The Yale Building of Chicago: atrium under the influence of cat figurines

The Yale Building is a survivor.  It was built in 1892 in Chicago’s Englewood neighborhood to house visitors to the World’s Fair Columbian Exposition, but unlike the lame neoclassical architecture from the World’s Fair, the Yale Building is has an unexpected and exciting interior design.


Sure, the exterior is a handsome but not particularly thrilling Romanesque Revival style.  That interior though?  It is seven floors of OMG—an open arcade and cage elevator (quite a tall and innovative structure for at the time it was built) and a huge skylight filling the atrium with a ravishing glow.






And check this out: the Yale Building is senior housing.  Rather than tearing down the apartments, a developer in the early 2000’s had the brilliant idea to convert the building into subsidized senior housing instead.  Everybody wins!
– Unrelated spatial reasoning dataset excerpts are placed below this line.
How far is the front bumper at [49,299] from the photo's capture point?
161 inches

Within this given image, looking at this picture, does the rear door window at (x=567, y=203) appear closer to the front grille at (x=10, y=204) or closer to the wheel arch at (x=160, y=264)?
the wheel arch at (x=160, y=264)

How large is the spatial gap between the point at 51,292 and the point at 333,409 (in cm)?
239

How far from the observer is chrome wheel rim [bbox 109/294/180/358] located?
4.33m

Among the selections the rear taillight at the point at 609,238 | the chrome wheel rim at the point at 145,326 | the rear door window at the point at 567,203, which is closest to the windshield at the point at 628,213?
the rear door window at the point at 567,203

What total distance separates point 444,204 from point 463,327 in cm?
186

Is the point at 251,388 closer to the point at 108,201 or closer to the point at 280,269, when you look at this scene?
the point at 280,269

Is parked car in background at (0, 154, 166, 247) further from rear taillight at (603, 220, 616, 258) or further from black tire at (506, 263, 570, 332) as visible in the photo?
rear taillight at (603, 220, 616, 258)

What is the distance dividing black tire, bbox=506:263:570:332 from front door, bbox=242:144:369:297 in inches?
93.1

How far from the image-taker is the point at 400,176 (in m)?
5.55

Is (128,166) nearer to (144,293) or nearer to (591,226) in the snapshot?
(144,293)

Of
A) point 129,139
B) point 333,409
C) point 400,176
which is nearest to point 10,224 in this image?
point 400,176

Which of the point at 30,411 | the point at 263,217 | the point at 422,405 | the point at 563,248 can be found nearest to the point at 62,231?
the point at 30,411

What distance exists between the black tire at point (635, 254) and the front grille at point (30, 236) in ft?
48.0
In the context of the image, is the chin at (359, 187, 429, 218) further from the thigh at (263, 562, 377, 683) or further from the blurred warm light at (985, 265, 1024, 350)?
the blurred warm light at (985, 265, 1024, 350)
Now I do love a light-filled atrium filled with dangling greenery but you know what I really fancy?  A light and plant filled atrium decorated with tchotchkes.
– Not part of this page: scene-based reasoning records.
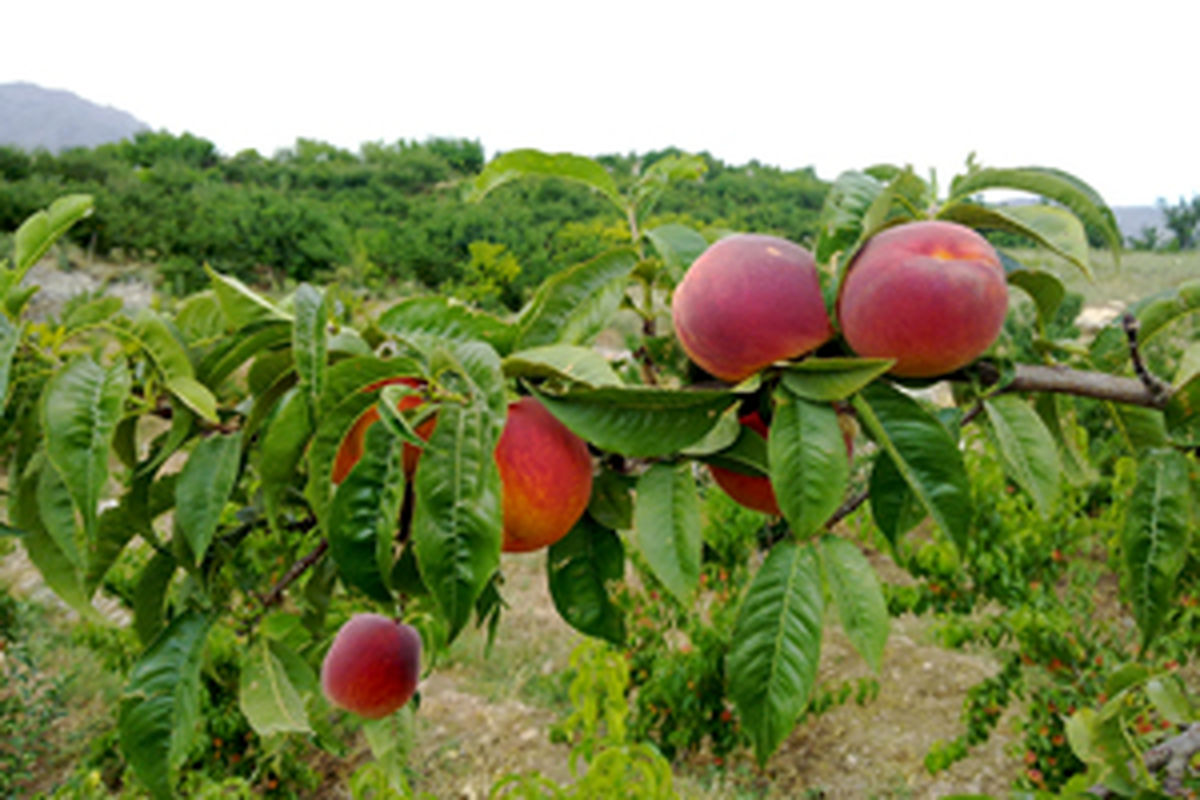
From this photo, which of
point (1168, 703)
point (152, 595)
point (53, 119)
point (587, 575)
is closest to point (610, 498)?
point (587, 575)

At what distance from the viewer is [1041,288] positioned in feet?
1.45

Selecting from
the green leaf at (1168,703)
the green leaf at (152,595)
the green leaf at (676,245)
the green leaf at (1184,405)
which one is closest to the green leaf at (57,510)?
the green leaf at (152,595)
Each windowsill facing the atrium in the Yale Building has a lovingly curated display of figurines, faux flowers and other gewgaws (full disclosure: I wrote this post just to have a chance to use the word gewgaw).
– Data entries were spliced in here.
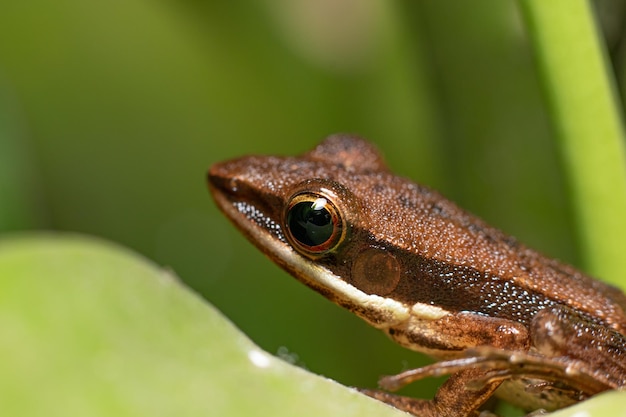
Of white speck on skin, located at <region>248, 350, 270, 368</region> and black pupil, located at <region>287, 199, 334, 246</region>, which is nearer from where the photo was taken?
white speck on skin, located at <region>248, 350, 270, 368</region>

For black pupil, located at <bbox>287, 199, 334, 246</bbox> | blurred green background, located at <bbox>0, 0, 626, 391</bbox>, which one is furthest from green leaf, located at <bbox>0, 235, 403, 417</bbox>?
blurred green background, located at <bbox>0, 0, 626, 391</bbox>

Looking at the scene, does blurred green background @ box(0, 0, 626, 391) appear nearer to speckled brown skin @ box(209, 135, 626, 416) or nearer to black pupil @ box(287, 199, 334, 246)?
speckled brown skin @ box(209, 135, 626, 416)

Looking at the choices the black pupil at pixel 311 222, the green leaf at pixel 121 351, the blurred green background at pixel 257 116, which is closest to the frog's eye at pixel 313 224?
the black pupil at pixel 311 222

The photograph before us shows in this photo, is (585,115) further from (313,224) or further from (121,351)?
(121,351)

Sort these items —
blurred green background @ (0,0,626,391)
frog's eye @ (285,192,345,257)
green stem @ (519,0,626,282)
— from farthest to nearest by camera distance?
blurred green background @ (0,0,626,391), frog's eye @ (285,192,345,257), green stem @ (519,0,626,282)

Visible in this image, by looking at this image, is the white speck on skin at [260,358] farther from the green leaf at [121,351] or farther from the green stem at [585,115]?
the green stem at [585,115]
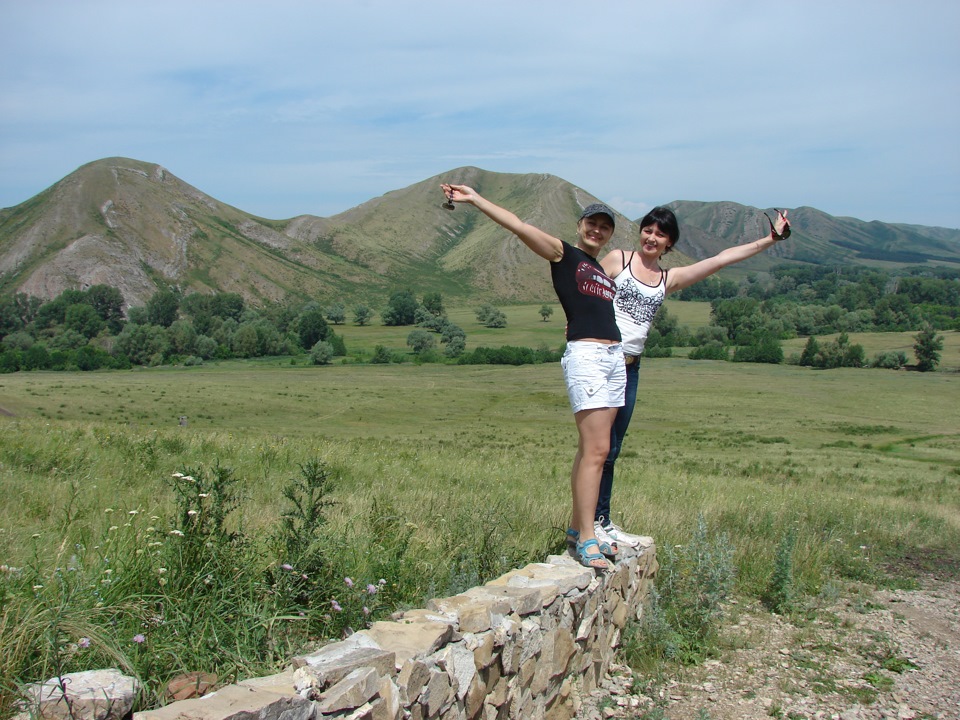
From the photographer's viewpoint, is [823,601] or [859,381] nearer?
[823,601]

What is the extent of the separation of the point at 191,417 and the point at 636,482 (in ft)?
138

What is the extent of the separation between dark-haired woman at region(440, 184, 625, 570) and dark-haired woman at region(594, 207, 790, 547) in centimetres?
41

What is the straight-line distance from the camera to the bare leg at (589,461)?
4.80 meters

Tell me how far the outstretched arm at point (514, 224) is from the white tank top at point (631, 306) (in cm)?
82

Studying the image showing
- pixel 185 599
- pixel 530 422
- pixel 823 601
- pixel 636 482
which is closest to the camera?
pixel 185 599

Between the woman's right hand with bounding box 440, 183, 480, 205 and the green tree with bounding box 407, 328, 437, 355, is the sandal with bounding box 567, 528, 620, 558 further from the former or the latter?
the green tree with bounding box 407, 328, 437, 355

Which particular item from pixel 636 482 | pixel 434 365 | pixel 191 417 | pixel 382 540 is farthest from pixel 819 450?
pixel 434 365

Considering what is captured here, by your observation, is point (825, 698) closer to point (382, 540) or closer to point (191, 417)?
point (382, 540)

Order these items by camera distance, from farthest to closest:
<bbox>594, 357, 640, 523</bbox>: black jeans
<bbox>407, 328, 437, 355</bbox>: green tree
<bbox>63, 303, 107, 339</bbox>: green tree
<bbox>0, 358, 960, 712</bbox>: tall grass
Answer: <bbox>63, 303, 107, 339</bbox>: green tree → <bbox>407, 328, 437, 355</bbox>: green tree → <bbox>594, 357, 640, 523</bbox>: black jeans → <bbox>0, 358, 960, 712</bbox>: tall grass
These knickknacks are not dusty and neglected.  No, they are pristine and so earnestly presented that I was highly distracted.  (HOB was not amused and sternly admonished me to stop taking pictures of them).


Whatever HOB.  Sometimes you need historic architecture.  And some times you really need cat figurines.



How we got to Englewood: train.
Where we slept: at home. Price: mortgage, assessments and utilities. Recommended: highly.







  1. Nemorino · · Reply

    My grandmother used to collect cat figurines. She had nearly 800 of them.

    Liked by 2 people

    1. What happened to all of them?


  2. What a beautiful building! I love the plants.

    Liked by 3 people

    1. Yes! The plants are such a perfect, low-budget way to may a dramatic impact in the open space.

      Liked by 1 person

      1. My flat is pretty small but I’m working on slowly filling it with plants. They brighten up a space and really bring it to life, no pun intended lol.

        Liked by 1 person

  3. Reminds mee of my mother-in-law’s house, not the building but the cat figurines!

    Liked by 2 people

    1. At least you always know what to get your mother-in-law for Christmas….


  4. What a place to retire to!

    Liked by 2 people

    1. In case you and Leo ever get tired of the farm, I know a place for you.

      Liked by 1 person

  5. I can just see us entering with a crowd of dogs and a geriatric sheep…it would make a change from the cats, though…

    Liked by 2 people

  6. That’s an awesome high atrium!

    Liked by 1 person

    1. You know I’m not really afraid of heights but open staircases and atriums like this make me wobbly. I admire the Yale building but I couldn’t like there.

      Liked by 1 person

  7. I absolutely love this. The building is gorgeous and I’m happy that the apartments were affordable living for seniors and not condos for entitled people with too much money.

    Liked by 2 people

    1. Can I get an amen?

      Liked by 1 person

  8. Can I reserve a place there? Maybe Crazy Cat Ladies have an edge, if there’s a waiting list? Now if they added a daycare center so kids could have all-day grandmas and grandpas it would be even better.

    Liked by 2 people

    1. I’m pretty sure Crazy Cat Ladies have a floor reserved just for them.


  9. Confession: I had to look up the word gewgaw to find out what it means. Can’t wait to use it in a blog post myself now, too. Thank you!

    Liked by 2 people

    1. I was *this* close to throwing a “gimcrack” in there too.